Barista Mikael Jasin Bongkar Kelebihan dan Kekurangan Susu Kacang Mede untuk Kopi

Barista Mikael Jasin, yang akrab disapa Miki, baru-baru ini membagikan pengalamannya dalam mengembangkan formulasi susu kacang mede lokal untuk digunakan sebagai bahan pembuatan minuman kopi. Menurutnya, susu kacang mede memiliki profil rasa yang netral dan creamy, sehingga cocok digunakan sebagai alternatif susu sapi dalam pembuatan kopi.

Miki, yang merupakan juara World Barista Championship 2024, menjelaskan bahwa saat mengembangkan susu kacang mede varian Barista untuk Arummi, ia menekankan dua elemen penting, yaitu rasa yang tidak menutupi rasa kopi dan struktur yang lebih stabil saat dipanaskan. “Karena kalau di kejuaraan, yang dinilai kan rasa dan visual, kan,” katanya.

Pengembangan Susu Kacang Mede untuk Kopi

Miki menjelaskan bahwa susu kacang mede memiliki beberapa kelebihan, seperti profil rasa yang netral dan creamy, serta kaya akan rasa tanpa overpowering. “Dia juga rich, tapi enggak nutupin rasanya kopi, atau matcha, atau cokelat,” katanya.

Saat mengembangkan susu kacang mede, Miki juga mempertimbangkan beberapa faktor, seperti tekstur dan stabilitas saat dipanaskan. “Tapi, kejuaraan itu juga refleksi dari industrinya.
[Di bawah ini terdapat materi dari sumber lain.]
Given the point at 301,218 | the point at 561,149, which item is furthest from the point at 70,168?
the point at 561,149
Tuntutan di kafe-kafe ya mesti begitu,” katanya.

Variasi Susu Kacang Mede untuk Kopi

Miki juga menjelaskan bahwa ada beberapa variasi susu kacang mede yang dapat digunakan untuk kopi, seperti varian Barista, Klasik, dan cokelat. Varian Barista memiliki profil rasa yang netral dan cocok digunakan untuk latte art, sedangkan varian Klasik memiliki rasa yang lebih ringan dan cocok digunakan untuk minuman kopi yang lebih manis dan dingin.

Varian cokelat, menurut Miki, sangat cocok digunakan untuk membuat rasa mocca. “Jadi, kalau enggak terlalu suka ngopi, pengen ada rasa lainnya juga, pakai cokelat, enggak perlu dicampur apa-apa lagi,” katanya.
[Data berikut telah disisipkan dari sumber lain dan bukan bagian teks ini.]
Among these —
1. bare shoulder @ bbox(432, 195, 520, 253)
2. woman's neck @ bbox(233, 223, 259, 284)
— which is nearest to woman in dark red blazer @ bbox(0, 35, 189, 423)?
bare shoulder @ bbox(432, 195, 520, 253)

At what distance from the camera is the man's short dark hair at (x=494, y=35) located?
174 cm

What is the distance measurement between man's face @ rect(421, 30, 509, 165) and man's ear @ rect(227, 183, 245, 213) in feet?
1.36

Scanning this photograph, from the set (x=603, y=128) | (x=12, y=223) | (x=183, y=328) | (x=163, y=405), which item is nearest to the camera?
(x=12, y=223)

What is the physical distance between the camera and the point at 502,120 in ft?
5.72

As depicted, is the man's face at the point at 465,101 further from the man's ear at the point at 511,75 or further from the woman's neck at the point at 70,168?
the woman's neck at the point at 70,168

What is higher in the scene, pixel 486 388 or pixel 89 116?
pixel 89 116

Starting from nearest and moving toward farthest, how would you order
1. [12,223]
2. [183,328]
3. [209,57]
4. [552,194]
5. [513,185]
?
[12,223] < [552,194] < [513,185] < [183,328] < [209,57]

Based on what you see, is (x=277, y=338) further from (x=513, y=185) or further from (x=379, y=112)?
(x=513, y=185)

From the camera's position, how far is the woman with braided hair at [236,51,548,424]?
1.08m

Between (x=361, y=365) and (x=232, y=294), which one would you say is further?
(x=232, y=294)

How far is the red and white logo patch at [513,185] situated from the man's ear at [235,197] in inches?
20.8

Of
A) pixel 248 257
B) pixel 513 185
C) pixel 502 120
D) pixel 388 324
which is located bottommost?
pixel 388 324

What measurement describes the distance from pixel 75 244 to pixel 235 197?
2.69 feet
Mengapa Susu Kacang Mede Populer?

Miki menjelaskan bahwa salah satu faktor pendorong peningkatan minat konsumen Indonesia pada susu nabati adalah kesukaan orang Indonesia mencoba rasa baru. “Kalau di negara lain mungkin switch ke nabati karena memang ada alergen pada dasarnya. Kadang-kadang ada orang yang lactose intolerance, tapi juga alergi kacang,” katanya.

Namun, menurut Miki, di Indonesia, minat konsumen pada susu nabati lebih didorong oleh keinginan untuk mencoba rasa baru, bukan karena faktor kesehatan. “Jadi, memang agak lebih sulit. Tapi kalau di sini, saya merasa orang menjadi lebih tertarik, eh ada nih produk lokal yang biasanya kita makan di gado-gado, sekarang dijadikan menu-menu minuman,” katanya.

Apa Artinya Ini ke Depan?

Dengan meningkatnya minat konsumen pada susu nabati, Miki berharap bahwa industri kopi di Indonesia dapat terus berkembang dan inovatif. “Jadi, locally source, locally produced,” katanya, menjelaskan bahwa Arummi menggunakan bahan baku kacang mede yang diperoleh dari dalam negeri.

Dalam kesempatan itu, Miki juga membagikan resep standar membuat minuman kopi yang nikmat. Biasanya, kata Miki, perbandingan antara kopi dan likuid atau cairan lainnya antara 1:5 atau 1:6. Satu bagian kopi ditambahkan lima atau enam cairan lainnya.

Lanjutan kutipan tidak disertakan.